>> Begin Supplied material

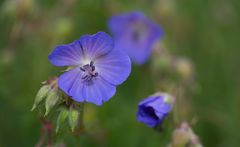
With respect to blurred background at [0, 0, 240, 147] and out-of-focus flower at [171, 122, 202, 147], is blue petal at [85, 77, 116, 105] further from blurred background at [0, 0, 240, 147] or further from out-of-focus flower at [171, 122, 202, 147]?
blurred background at [0, 0, 240, 147]

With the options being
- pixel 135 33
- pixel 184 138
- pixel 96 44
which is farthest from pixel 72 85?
pixel 135 33

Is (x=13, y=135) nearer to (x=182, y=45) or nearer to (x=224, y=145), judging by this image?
(x=224, y=145)

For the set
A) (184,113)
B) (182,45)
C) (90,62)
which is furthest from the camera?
(182,45)

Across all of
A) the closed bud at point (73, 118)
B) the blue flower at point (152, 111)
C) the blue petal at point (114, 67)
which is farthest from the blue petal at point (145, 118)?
the closed bud at point (73, 118)

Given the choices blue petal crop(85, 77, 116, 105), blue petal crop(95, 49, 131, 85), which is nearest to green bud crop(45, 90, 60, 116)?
blue petal crop(85, 77, 116, 105)

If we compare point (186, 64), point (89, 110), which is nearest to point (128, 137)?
point (89, 110)

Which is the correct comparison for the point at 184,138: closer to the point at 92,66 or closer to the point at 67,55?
the point at 92,66
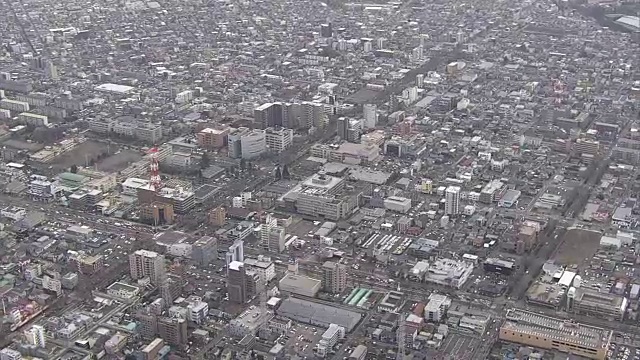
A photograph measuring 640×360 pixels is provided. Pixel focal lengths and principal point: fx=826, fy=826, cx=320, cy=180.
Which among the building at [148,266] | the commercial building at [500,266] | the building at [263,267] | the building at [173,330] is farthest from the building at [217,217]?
the commercial building at [500,266]

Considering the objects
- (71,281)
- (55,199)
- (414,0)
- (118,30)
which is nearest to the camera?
(71,281)

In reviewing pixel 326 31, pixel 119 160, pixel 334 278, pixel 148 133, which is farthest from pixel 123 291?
pixel 326 31

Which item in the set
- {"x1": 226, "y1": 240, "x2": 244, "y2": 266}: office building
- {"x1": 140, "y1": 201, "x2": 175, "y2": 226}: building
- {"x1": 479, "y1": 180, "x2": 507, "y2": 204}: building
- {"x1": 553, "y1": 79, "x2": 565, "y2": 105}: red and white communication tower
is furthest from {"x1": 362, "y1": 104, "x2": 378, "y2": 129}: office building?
{"x1": 226, "y1": 240, "x2": 244, "y2": 266}: office building

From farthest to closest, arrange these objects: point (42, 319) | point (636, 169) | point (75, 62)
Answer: point (75, 62), point (636, 169), point (42, 319)

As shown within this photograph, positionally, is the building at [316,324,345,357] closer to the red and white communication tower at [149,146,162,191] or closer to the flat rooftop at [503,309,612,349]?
the flat rooftop at [503,309,612,349]

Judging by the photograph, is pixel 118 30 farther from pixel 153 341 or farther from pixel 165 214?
pixel 153 341

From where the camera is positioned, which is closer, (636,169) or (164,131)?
(636,169)

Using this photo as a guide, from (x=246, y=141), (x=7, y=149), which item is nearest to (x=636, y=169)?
(x=246, y=141)
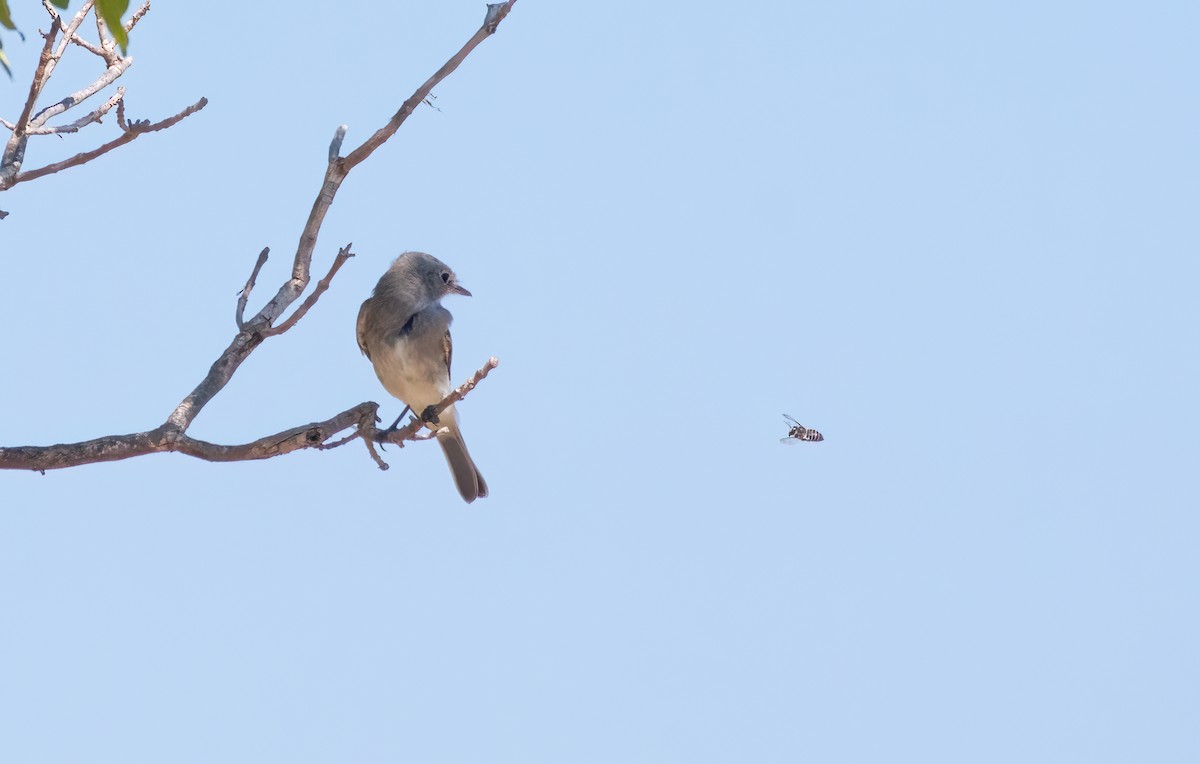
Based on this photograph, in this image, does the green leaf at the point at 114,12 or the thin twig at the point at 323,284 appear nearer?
the green leaf at the point at 114,12

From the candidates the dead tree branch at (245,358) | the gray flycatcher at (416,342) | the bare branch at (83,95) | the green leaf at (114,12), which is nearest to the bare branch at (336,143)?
the dead tree branch at (245,358)

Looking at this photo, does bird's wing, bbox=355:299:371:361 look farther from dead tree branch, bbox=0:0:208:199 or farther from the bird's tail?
dead tree branch, bbox=0:0:208:199

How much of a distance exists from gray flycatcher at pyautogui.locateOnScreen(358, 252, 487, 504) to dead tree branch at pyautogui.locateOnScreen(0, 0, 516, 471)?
2394mm

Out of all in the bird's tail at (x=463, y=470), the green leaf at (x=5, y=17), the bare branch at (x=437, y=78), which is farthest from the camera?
the bird's tail at (x=463, y=470)

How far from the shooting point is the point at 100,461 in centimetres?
547

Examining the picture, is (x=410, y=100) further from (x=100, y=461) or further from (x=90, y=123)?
(x=100, y=461)

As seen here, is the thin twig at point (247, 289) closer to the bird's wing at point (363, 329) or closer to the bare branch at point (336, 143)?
the bare branch at point (336, 143)

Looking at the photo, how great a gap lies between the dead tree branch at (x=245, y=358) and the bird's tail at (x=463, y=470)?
2.98 m

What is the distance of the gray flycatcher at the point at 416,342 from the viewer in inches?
341

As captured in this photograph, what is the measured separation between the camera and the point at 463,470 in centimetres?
929

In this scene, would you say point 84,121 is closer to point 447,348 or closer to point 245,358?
point 245,358

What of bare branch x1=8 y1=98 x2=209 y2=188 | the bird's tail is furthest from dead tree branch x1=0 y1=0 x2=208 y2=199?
the bird's tail

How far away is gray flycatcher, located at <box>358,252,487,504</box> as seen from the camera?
8.66 m

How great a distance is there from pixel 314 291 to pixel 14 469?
4.72 feet
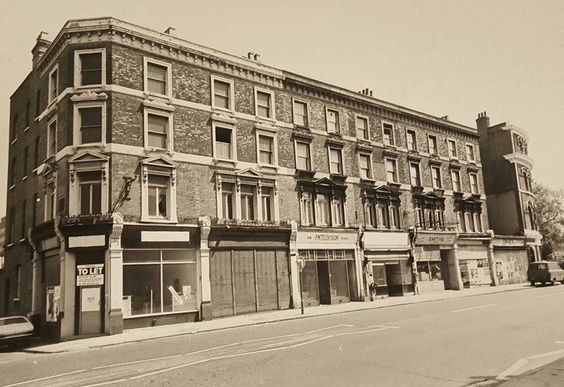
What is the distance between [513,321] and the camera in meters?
14.6

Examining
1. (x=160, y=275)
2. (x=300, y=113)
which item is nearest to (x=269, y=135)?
(x=300, y=113)

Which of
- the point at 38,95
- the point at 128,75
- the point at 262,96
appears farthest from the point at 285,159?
the point at 38,95

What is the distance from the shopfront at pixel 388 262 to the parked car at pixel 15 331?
19.5 meters

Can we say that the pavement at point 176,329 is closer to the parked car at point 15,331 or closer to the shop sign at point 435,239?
the parked car at point 15,331

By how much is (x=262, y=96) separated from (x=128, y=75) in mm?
8210

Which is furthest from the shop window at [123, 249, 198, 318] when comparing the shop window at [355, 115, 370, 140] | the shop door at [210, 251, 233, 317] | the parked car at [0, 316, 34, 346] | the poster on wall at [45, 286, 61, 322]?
the shop window at [355, 115, 370, 140]

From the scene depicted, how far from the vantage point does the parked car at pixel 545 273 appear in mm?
34656

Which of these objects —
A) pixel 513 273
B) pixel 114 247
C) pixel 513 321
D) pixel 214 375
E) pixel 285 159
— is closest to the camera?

>> End Supplied material

▸ What the task requires
Extract the part of the records that opens with the line containing "How far away" and runs through the end of the records, both ends included, copying each line unchanged and leaving the pictures out of your answer.

▸ Answer to this exercise
How far away is gray flycatcher, located at <box>358,252,487,504</box> as seen from the camera?
8.66 m

How great a distance is there from pixel 314 291 to pixel 14 469?
4.72 feet
What is the distance between [513,321] and the camera in meters?
14.6

Examining
1. (x=160, y=275)
2. (x=300, y=113)
which item is nearest to (x=269, y=135)?
(x=300, y=113)

Which of
- the point at 38,95
- the point at 128,75
- the point at 262,96
appears farthest from the point at 285,159?
the point at 38,95

What is the distance from the shopfront at pixel 388 262 to the parked car at pixel 15 331?
19.5 meters

Can we say that the pavement at point 176,329 is closer to the parked car at point 15,331 or closer to the shop sign at point 435,239?
the parked car at point 15,331

By how much is (x=262, y=96) separated from (x=128, y=75) in mm?
8210

Which is furthest from the shop window at [123, 249, 198, 318] when comparing the shop window at [355, 115, 370, 140] | the shop door at [210, 251, 233, 317] | the parked car at [0, 316, 34, 346] | the poster on wall at [45, 286, 61, 322]?
the shop window at [355, 115, 370, 140]

From the scene depicted, how far from the vantage point does the parked car at pixel 545 273 appear in mm?
34656

Which of these objects —
A) pixel 513 273
B) pixel 114 247
C) pixel 513 321
D) pixel 214 375
E) pixel 285 159
— is closest to the camera?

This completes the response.